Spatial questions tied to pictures
_ _ _ _ _ _ _

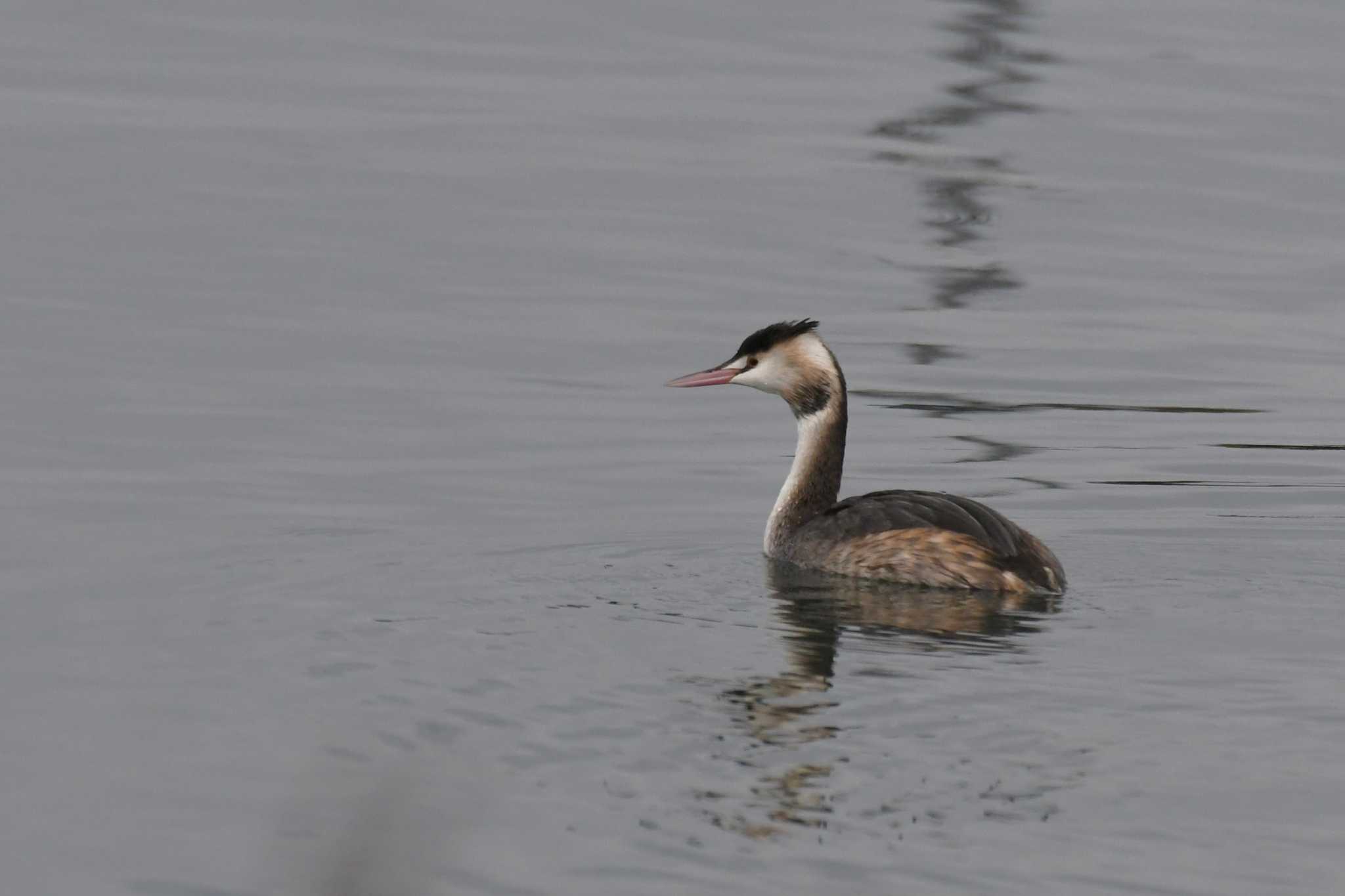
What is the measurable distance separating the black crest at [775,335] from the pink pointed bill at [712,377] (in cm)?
9

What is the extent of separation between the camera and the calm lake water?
780 centimetres

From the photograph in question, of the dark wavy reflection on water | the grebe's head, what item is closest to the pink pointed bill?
the grebe's head

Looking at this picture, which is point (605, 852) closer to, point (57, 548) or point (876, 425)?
point (57, 548)

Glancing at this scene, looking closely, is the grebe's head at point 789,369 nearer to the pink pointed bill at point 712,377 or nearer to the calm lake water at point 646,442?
the pink pointed bill at point 712,377

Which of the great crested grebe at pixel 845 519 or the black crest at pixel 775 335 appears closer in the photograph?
the great crested grebe at pixel 845 519

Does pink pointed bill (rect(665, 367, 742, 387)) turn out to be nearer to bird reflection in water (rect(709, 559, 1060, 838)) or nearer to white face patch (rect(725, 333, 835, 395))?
white face patch (rect(725, 333, 835, 395))

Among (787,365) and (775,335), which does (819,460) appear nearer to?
(787,365)

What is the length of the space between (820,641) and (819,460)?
304 cm

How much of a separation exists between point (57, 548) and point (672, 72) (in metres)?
16.4

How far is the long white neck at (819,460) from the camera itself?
13102 millimetres

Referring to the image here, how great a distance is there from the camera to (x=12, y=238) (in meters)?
19.5

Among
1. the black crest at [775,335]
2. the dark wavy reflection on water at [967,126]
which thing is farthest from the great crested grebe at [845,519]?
the dark wavy reflection on water at [967,126]

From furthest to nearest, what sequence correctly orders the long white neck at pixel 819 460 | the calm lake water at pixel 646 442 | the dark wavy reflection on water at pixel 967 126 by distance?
the dark wavy reflection on water at pixel 967 126, the long white neck at pixel 819 460, the calm lake water at pixel 646 442

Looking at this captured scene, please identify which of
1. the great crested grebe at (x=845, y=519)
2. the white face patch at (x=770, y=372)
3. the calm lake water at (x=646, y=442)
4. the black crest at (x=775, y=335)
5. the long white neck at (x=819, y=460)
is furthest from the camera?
the white face patch at (x=770, y=372)
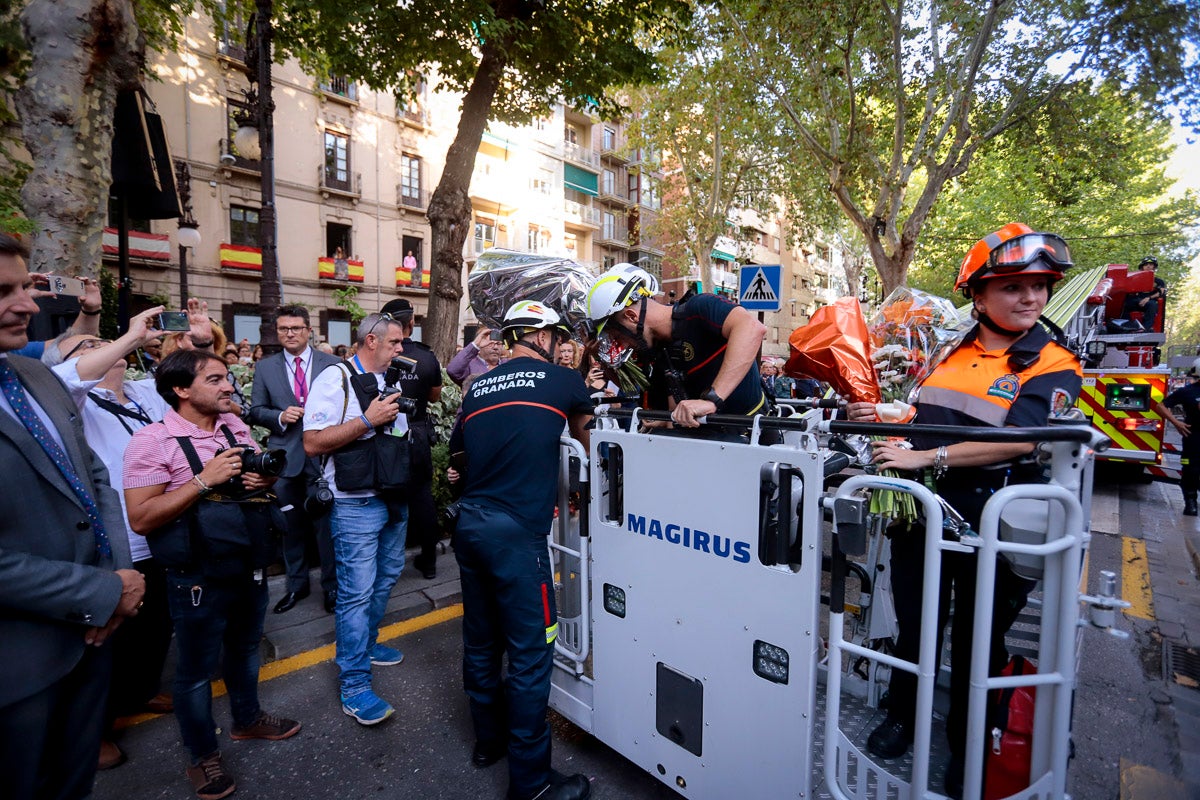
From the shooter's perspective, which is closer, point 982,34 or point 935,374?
point 935,374

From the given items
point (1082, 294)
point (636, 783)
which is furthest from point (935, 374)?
point (1082, 294)

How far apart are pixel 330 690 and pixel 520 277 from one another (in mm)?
2765

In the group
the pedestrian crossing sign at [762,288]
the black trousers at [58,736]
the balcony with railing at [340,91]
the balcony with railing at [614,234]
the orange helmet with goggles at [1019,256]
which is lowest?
the black trousers at [58,736]

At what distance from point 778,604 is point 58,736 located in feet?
7.48

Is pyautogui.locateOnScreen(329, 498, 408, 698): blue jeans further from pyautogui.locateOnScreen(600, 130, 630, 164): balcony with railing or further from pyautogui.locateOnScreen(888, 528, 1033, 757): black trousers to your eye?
pyautogui.locateOnScreen(600, 130, 630, 164): balcony with railing

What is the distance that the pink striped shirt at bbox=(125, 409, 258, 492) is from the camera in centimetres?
238

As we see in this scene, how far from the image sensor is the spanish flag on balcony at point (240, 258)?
20.0 m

_ _ _ _ _ _ _

Work required |
Reproduce verbatim the records from the line containing "Is pyautogui.locateOnScreen(329, 498, 408, 698): blue" through the end of the records, both ends included.

Solution |
Is pyautogui.locateOnScreen(329, 498, 408, 698): blue jeans further from pyautogui.locateOnScreen(600, 130, 630, 164): balcony with railing or further from pyautogui.locateOnScreen(888, 528, 1033, 757): black trousers to your eye?
pyautogui.locateOnScreen(600, 130, 630, 164): balcony with railing

What is the distance that the pink striped shirt at bbox=(125, 409, 258, 492) is from the camera in centimetres?
238

As we see in this scene, how far from the image sensor is the spanish flag on balcony at point (240, 258)?
20.0 m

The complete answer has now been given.